CNAME records are important for several reasons. First, when you create a piece of content, the URL for the AD RMS server is embedded into the header of it. When a user attempts to consume this content, it is this URL that is used to obtain a use license. If you originally installed AD RMS using the FQDN of the physical AD RMS server as the URL and this were to ever change, documents with the old URL would be inaccessible.
For example, if we have an AD-RMS server with an FQDN of AD-RMS.fabrikam.com and we use a URL of https://AD-RMS.fabrikam.com, then all of our content will have https://AD-RMS.fabrikam.com embedded in the header of all rights protected content. Now say we decide to change the AD RMS servers name to AD-RMS2.fabrikam.com and our URL is now https://AD-RMS2.fabrikam.com. Now when a user attempts to consume older rights-protected content, they will look for a use license at https://AD-RMS.fabrikam.com, not our new URL of https://AD-RMS2.fabrikam.com. They will not be able to consume this content. Now suppose instead we had created a CNAME record called RMS. We can point this record at AD-RMS.fabrikam.com. This record will have an FQDN RMS.fabrikam.com. When we install AD RMS, we will specify https://RMS.fabrikam.com as the URL. So now if we decide to change the AD RMS servers name to AD-RMS2.fabrikam.com we can simply edit the CNAME record to point to AD-RMS2.fabrikam.com.

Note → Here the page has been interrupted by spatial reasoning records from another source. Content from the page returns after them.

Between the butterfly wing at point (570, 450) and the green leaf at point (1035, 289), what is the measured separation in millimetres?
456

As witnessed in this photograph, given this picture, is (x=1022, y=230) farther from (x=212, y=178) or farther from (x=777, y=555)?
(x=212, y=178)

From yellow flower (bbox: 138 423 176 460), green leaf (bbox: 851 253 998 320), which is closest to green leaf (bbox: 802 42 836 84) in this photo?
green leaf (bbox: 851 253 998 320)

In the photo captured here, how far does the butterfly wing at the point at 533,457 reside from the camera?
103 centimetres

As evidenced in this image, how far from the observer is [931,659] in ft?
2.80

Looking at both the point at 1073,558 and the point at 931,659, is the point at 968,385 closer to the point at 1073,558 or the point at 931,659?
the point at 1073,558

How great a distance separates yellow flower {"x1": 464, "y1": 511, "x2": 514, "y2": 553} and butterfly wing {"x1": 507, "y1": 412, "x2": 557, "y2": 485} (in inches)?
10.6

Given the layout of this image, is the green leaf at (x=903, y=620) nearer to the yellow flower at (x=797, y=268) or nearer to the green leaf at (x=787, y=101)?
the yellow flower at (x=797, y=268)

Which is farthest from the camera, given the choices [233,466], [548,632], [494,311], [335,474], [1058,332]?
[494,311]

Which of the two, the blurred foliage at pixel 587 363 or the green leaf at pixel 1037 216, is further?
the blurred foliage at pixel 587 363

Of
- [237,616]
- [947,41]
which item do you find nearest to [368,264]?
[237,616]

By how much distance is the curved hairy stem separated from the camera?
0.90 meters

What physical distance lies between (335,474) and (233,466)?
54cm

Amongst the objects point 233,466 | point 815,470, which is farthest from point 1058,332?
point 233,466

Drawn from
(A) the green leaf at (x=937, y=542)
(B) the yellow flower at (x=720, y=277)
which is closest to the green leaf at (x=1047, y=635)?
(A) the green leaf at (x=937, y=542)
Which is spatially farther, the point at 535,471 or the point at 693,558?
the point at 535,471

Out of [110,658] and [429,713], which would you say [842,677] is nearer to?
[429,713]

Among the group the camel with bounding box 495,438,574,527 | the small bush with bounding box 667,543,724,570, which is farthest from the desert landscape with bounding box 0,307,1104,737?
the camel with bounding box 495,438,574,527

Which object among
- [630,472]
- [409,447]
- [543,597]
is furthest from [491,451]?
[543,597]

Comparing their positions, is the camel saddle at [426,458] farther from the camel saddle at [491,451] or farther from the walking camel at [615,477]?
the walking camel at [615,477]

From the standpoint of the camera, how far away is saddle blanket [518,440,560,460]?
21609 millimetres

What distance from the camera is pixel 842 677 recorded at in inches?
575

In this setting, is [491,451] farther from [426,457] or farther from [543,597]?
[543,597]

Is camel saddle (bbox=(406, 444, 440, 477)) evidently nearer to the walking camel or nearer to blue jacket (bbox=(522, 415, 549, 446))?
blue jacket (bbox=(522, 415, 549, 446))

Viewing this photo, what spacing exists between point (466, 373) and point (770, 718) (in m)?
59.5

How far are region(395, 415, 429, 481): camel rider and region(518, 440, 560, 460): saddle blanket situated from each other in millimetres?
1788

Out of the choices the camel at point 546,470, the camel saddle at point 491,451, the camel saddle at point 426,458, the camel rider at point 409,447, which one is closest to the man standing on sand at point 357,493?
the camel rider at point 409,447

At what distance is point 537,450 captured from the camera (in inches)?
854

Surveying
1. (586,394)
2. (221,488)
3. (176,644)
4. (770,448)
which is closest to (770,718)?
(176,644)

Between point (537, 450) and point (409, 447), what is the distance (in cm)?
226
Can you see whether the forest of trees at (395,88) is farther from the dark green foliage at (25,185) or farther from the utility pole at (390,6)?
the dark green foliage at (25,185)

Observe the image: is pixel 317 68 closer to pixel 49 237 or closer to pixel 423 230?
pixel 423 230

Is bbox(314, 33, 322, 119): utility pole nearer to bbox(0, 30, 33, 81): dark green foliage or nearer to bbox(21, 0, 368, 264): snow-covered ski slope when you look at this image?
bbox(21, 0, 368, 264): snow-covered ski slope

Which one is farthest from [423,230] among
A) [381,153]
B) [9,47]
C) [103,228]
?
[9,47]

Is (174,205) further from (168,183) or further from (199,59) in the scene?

Secondly, if you decide later on down the line that you want to add Network Load Balancing because the AD RMS infrastructure has grown, it is much simpler to do this with a CNAME record.
In order to use a CNAME record with a SQL Server, the DisableStrictNameChecking registry key must be added and the value set to 1. This allows for the SQL Server to be called something other than its proper name when a connection attempt is being made. Step 14 – Add DisableStrictNameChecking of this guide describes how to do this in detail. This is disabled by default.